March Art Activities
You can check out a collection of my March art activities and St. Patrick’s Day resources HERE in my Teachers Pay Teachers store. They are each described below, with free resources included when available. I have lessons for integrating art into math and language arts, student collaboration projects, drawing practice, and fine motors skill development–best of all, they are super simple for the teacher and super exciting for the students!
St. Patrick’s Day Interactive Coloring
I created interactive Pop Art coloring sheets for all major holidays and seasons. These sheets are great for so many reasons but mostly because, just like the artists (students) that create them, no two are ever the same. The pattern and color possibilities are endless, and when you mix that with a child’s creativity, you have an unmeasurable number of options for creation. I also have writing prompts included for kids who finish early or to use these sheets in your writing programs.

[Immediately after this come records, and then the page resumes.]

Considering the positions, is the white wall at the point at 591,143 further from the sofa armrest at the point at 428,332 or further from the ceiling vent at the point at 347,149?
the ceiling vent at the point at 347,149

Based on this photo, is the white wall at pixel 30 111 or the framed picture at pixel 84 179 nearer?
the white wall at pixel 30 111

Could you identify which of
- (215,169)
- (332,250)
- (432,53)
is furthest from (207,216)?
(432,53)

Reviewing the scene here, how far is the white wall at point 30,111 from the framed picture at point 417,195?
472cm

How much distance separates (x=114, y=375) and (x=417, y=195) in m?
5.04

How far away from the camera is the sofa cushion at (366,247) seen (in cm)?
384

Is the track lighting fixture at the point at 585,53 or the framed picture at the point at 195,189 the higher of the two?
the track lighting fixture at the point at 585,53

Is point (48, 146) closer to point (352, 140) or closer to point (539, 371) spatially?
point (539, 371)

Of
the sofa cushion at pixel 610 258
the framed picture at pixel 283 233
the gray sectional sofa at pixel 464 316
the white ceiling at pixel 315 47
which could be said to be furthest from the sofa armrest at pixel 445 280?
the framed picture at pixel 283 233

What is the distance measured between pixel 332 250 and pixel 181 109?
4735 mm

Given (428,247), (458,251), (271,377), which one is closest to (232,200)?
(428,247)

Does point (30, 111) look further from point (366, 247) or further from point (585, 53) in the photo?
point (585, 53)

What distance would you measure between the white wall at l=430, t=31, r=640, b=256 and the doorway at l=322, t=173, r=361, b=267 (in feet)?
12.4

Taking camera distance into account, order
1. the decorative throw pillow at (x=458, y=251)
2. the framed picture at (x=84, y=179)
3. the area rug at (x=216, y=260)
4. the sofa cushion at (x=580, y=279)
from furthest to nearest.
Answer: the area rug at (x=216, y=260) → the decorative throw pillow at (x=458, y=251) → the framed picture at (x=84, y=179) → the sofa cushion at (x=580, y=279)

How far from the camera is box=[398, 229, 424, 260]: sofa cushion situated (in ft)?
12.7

The best part about my St. Patrick’s Day set is that this is the FIRST set to also include 4 pattern-filled designs. Teachers often ask me for the pattern-filled designs that are sometimes more appropriate for the younger kids or differentiation. To give you a taste of what these pattern-filled coloring sheets are like, I have included a sample for FREE (or by clicking on the image below). Please note it is for personal use only. And if YOU want to get in on the coloring fun (after all, adult coloring is all the rage these days), I have created a (free) set of coloring sheets just for teachers. I have a fun and engaging Pop Art Adult Coloring Book available for purchase over on Amazon–I hope you’ll check it out!
Take this Pop Art Shamrock FREEBIE and pair it with this St. Patrick’s Day Limerick FREEBIE from Brain Waves Instruction to create a Limerick and Pop Art Mobile. Read the full blog post HERE about this fun art integration idea!
St. Patrick’s Day Math
I love using my Pop Art images to let the kids review their math facts–what kid can’t use extra math fact practice? My set of St. Patrick’s Day math coloring sheets allows them to practice all of their multiplication/division facts, and there is addition and subtraction practice as well.
It’s so easy for the teacher, and since the colors are non-traditional, the kids can’t guess. They have to really do the math (don’t worry teachers, the resource comes with an answer key for you).
The best part about these math sheets is that they allow for very discreet differentiation. Since the designs are the same, you could provide an advanced student a division sheet and a struggling student a subtraction sheet, and it wouldn’t be obvious since the end results in colors are the same.
There are 4 designs for each set of math facts for a total of 16 sheets. My motto is “fun for the kids, easy for the teacher!”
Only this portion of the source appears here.